По правде сказать, я вообще мало что чувствовал с тех пор, как умерла Авигея, а сын мой Авессалом изменил мне и был убит. Я и поныне не знаю, какое из двух этих связанных с Авессаломом обстоятельств угнетает меня сильнее. Знаю лишь, что, выступив после моего горестного триумфа из Маханаима, победителем я себя не ощущал. Я ощущал себя, да и ныне ощущаю, беглецом, неспособным более отпугивать преследующих его невидимых демонов. Спал я урывками, а в промежутках, бодрствуя, казался себе изнуренной дичью под конец рокового преследования. Ныне, когда близится день, в который мне суждено умереть, я с завистью вспоминаю Верзеллия Галаадитянина. Во мне нет спокойного чувства естественного завершения жизни, которое испытывал он при приближенье конца, когда дни его преисполнились. Я зову Ависагу, если нуждаюсь в близости ее, и она всякий раз приходит ко мне. Но тепла от нее я не получаю и, когда она уходит, ощущаю такое же одиночество, каким томился до ее прихода.
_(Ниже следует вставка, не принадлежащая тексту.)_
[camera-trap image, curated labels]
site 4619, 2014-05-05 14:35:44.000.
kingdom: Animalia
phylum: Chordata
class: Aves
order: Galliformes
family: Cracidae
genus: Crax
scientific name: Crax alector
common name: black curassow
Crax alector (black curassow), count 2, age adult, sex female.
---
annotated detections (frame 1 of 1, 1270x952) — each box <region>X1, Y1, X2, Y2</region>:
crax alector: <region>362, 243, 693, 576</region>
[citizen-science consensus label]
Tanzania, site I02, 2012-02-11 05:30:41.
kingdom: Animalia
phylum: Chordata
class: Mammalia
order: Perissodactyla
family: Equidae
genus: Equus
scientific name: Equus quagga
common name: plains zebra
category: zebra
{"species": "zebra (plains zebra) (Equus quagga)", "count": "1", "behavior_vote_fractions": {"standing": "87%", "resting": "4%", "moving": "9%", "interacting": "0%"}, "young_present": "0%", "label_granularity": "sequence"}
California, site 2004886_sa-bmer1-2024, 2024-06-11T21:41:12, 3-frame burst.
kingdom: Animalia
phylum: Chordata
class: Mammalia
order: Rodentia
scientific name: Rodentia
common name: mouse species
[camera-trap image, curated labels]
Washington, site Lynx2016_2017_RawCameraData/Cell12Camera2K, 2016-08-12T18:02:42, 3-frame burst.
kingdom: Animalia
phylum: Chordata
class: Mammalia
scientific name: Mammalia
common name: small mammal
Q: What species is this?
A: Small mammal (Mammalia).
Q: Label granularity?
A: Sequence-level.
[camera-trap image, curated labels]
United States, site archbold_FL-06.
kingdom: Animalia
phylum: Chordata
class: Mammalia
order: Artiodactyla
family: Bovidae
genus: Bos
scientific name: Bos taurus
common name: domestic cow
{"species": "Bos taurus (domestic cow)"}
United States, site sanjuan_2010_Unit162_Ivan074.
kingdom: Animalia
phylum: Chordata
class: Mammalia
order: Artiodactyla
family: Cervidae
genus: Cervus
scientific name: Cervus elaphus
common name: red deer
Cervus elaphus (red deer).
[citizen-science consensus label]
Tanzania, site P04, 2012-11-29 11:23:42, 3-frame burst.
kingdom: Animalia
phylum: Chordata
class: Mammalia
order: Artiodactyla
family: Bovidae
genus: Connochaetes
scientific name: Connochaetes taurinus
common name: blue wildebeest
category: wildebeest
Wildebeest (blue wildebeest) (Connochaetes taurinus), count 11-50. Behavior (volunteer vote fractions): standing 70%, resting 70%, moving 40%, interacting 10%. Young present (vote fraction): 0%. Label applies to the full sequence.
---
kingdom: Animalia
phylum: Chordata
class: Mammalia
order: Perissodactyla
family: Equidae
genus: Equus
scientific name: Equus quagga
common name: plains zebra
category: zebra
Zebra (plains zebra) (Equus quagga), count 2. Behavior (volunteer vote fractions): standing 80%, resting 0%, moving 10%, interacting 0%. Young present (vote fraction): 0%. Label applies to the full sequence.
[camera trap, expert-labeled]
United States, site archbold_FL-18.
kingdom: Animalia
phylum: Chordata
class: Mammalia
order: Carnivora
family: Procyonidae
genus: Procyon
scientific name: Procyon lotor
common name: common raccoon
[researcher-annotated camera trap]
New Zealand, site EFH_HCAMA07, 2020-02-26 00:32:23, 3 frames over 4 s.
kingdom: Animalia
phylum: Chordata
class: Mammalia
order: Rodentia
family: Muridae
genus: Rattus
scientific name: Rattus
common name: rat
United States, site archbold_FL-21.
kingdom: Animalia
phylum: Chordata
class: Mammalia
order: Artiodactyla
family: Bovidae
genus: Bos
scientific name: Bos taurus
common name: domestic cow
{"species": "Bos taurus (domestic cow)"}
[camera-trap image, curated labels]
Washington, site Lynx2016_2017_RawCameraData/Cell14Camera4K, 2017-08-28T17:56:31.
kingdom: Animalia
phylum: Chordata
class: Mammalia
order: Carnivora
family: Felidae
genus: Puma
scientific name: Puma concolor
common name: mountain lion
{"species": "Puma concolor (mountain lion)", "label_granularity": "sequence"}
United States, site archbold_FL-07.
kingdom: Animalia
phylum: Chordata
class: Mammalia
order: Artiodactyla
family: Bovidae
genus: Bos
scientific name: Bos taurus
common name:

И все же я сознаю, что люблю ее. Я словно бы пристрастился к наркотику, от которого не могу отвыкнуть, и теперь я знаю, как он называется: Он называется — Бог. Я видел лицо Его и жил: на лице Его очки с толстыми стеклами, и Он вводит нас не в одно только искушение, но и в заблуждения многие. Овладение землей Ханаанской, обещанной Им Аврааму, было не самой большой из моих побед. Как, вообще говоря, и избавление народа Израиля от руки врагов его, хотя в то время я и мог тешиться этой мыслью. Нет. Куда важней для меня было победить в сражении сына моего, ибо победа такого рода — это всегда поражение, что я чувствую и поныне. Бог видел, к чему я стремлюсь. Теперь, в минуты, когда страдания мои обостряются до предела, я чувствую, что становлюсь ближе к Нему. В эти минуты я сознаю: Он совсем рядом — и жажду воззвать к Нему словами, какие давно уж стремился сказать Ему, обратиться к Всемогущему Богу со словами, которые Ахав сказал Илии в винограднике Навуфея: «Нашел ли ты меня, враг мой?»
Но ведь Ахав воздвигал алтари Ваалу и поражал истинно верующих в Иегову, и Бог возненавидел его и Иезавель за это и за многие злые дела, сотворенные ими. А я всего только спал с чужою женой.
— И послал мужа ее на смерть, — слышу я, как Бог поправил бы меня, если б мы с Ним опять разговорились, как в прошлом.
— Это Дьявол меня подучил, — напомнил бы я Ему защищаясь.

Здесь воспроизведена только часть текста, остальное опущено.